**Problem to work on:**
Your task is to output all the records below, word for word.

**Extracted material:**
━━━━━━━━━━━━━━━━━━━━

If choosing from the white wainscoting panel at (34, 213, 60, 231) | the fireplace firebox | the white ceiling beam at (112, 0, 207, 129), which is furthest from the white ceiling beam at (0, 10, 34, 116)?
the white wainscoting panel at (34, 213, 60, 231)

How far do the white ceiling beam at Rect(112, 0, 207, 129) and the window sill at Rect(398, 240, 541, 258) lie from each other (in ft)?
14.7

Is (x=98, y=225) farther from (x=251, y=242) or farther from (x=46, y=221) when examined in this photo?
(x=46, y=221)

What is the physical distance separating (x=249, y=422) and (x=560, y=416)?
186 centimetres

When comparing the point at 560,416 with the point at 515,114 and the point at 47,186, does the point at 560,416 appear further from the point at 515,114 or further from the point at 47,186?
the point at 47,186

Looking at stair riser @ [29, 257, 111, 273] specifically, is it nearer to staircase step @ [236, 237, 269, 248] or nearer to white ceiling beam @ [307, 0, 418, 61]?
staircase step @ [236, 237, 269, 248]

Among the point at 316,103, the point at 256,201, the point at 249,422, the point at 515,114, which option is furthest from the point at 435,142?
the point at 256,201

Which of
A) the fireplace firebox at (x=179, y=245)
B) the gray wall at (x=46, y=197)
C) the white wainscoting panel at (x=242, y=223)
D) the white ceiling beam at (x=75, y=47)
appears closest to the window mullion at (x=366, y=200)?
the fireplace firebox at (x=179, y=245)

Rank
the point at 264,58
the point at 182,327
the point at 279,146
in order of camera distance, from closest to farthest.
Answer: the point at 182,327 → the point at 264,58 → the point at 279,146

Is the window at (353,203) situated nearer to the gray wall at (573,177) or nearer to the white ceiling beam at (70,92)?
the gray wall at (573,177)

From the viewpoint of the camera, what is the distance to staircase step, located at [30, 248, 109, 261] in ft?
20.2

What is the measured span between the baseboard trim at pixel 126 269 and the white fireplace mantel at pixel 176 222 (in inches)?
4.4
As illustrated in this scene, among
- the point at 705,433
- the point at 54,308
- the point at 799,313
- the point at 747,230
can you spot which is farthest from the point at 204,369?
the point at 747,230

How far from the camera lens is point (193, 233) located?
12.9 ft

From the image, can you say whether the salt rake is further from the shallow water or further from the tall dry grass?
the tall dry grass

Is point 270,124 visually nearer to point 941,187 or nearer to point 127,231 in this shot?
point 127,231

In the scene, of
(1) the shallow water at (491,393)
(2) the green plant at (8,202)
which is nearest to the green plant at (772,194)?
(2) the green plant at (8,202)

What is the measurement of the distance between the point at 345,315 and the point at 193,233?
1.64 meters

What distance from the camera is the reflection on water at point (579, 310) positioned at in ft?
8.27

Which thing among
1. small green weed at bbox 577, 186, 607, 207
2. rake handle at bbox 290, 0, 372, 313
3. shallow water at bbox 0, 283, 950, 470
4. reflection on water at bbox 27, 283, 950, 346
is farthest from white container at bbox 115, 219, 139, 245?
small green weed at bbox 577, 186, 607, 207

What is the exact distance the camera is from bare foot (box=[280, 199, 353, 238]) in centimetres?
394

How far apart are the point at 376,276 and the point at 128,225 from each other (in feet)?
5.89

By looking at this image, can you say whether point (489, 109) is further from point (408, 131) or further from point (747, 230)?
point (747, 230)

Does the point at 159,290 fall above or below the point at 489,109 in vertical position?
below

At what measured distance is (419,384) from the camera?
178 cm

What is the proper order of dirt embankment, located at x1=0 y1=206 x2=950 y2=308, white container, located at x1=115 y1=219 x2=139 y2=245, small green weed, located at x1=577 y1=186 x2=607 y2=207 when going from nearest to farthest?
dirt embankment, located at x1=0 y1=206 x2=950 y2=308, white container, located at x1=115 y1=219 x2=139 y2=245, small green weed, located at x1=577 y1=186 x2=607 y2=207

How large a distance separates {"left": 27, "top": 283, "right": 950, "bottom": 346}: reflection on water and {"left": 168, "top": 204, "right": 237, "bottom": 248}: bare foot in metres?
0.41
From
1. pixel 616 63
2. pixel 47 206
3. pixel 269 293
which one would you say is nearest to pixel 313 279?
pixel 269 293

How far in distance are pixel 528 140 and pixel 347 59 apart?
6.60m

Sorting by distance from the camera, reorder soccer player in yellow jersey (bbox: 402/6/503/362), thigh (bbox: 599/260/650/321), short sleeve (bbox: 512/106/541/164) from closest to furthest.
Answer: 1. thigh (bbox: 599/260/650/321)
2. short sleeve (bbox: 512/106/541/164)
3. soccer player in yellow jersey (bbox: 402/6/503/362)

━━━━━━━━━━━━━━━━━━━━

**Result of the exercise:**
If choosing from the white wainscoting panel at (34, 213, 60, 231) | the fireplace firebox | the white ceiling beam at (112, 0, 207, 129), which is furthest from the white ceiling beam at (0, 10, 34, 116)?
the white wainscoting panel at (34, 213, 60, 231)

How far do the white ceiling beam at Rect(112, 0, 207, 129) and the window sill at Rect(398, 240, 541, 258) lie from each other (in ft)?
14.7

Is (x=98, y=225) farther from (x=251, y=242) or farther from (x=46, y=221) when examined in this photo?
(x=46, y=221)

What is the physical distance separating (x=249, y=422) and (x=560, y=416)?
186 centimetres

When comparing the point at 560,416 with the point at 515,114 and the point at 47,186, does the point at 560,416 appear further from the point at 515,114 or further from the point at 47,186?
the point at 47,186

Looking at stair riser @ [29, 257, 111, 273] specifically, is it nearer to staircase step @ [236, 237, 269, 248] or nearer to white ceiling beam @ [307, 0, 418, 61]?
staircase step @ [236, 237, 269, 248]

Among the point at 316,103, the point at 256,201, the point at 249,422, the point at 515,114, which option is furthest from the point at 435,142?
the point at 256,201

Which of
A) the fireplace firebox at (x=179, y=245)
B) the gray wall at (x=46, y=197)
C) the white wainscoting panel at (x=242, y=223)
D) the white ceiling beam at (x=75, y=47)
appears closest to the window mullion at (x=366, y=200)?
the fireplace firebox at (x=179, y=245)

Rank
the point at 264,58
the point at 182,327
the point at 279,146
in order of camera distance, from closest to farthest.
Answer: the point at 182,327 → the point at 264,58 → the point at 279,146

Is the window at (353,203) situated nearer to the gray wall at (573,177) or nearer to the white ceiling beam at (70,92)?
the gray wall at (573,177)

From the viewpoint of the camera, what is the distance to staircase step, located at [30, 248, 109, 261] in ft?
20.2

What is the measured span between the baseboard trim at pixel 126 269 and the white fireplace mantel at pixel 176 222 (in inches)?
4.4
As illustrated in this scene, among
- the point at 705,433
- the point at 54,308
- the point at 799,313
- the point at 747,230
can you spot which is farthest from the point at 204,369?
the point at 747,230

How far from the camera lens is point (193, 233) located?
12.9 ft

From the image, can you say whether the salt rake is further from the shallow water or further from the tall dry grass?
the tall dry grass

Is point 270,124 visually nearer to point 941,187 or nearer to point 127,231 in this shot?
point 127,231

In the scene, of
(1) the shallow water at (491,393)
(2) the green plant at (8,202)
which is nearest to the green plant at (772,194)?
(2) the green plant at (8,202)

What is the measurement of the distance between the point at 345,315 and the point at 193,233?
1.64 meters

What distance from the camera is the reflection on water at point (579, 310) positioned at in ft?
8.27

Which thing among
1. small green weed at bbox 577, 186, 607, 207
2. rake handle at bbox 290, 0, 372, 313
3. shallow water at bbox 0, 283, 950, 470
4. reflection on water at bbox 27, 283, 950, 346
is farthest from white container at bbox 115, 219, 139, 245?
small green weed at bbox 577, 186, 607, 207

What is the exact distance the camera is from bare foot (box=[280, 199, 353, 238]) in centimetres?
394

How far apart are the point at 376,276 and the point at 128,225 from each other (in feet)?
5.89

By looking at this image, can you say whether point (489, 109) is further from point (408, 131) or further from point (747, 230)?
point (747, 230)

Does the point at 159,290 fall above or below the point at 489,109 in vertical position?
below

At what measured distance is (419,384) from the camera?
178 cm

What is the proper order of dirt embankment, located at x1=0 y1=206 x2=950 y2=308, white container, located at x1=115 y1=219 x2=139 y2=245, small green weed, located at x1=577 y1=186 x2=607 y2=207 when going from nearest to farthest?
dirt embankment, located at x1=0 y1=206 x2=950 y2=308, white container, located at x1=115 y1=219 x2=139 y2=245, small green weed, located at x1=577 y1=186 x2=607 y2=207

How large a distance separates {"left": 27, "top": 283, "right": 950, "bottom": 346}: reflection on water and {"left": 168, "top": 204, "right": 237, "bottom": 248}: bare foot in metres?
0.41
From
1. pixel 616 63
2. pixel 47 206
3. pixel 269 293
which one would you say is nearest to pixel 313 279?
pixel 269 293

How far in distance are pixel 528 140 and pixel 347 59 apart?
6.60m

Sorting by distance from the camera, reorder soccer player in yellow jersey (bbox: 402/6/503/362), thigh (bbox: 599/260/650/321), short sleeve (bbox: 512/106/541/164) from closest to furthest.
Answer: 1. thigh (bbox: 599/260/650/321)
2. short sleeve (bbox: 512/106/541/164)
3. soccer player in yellow jersey (bbox: 402/6/503/362)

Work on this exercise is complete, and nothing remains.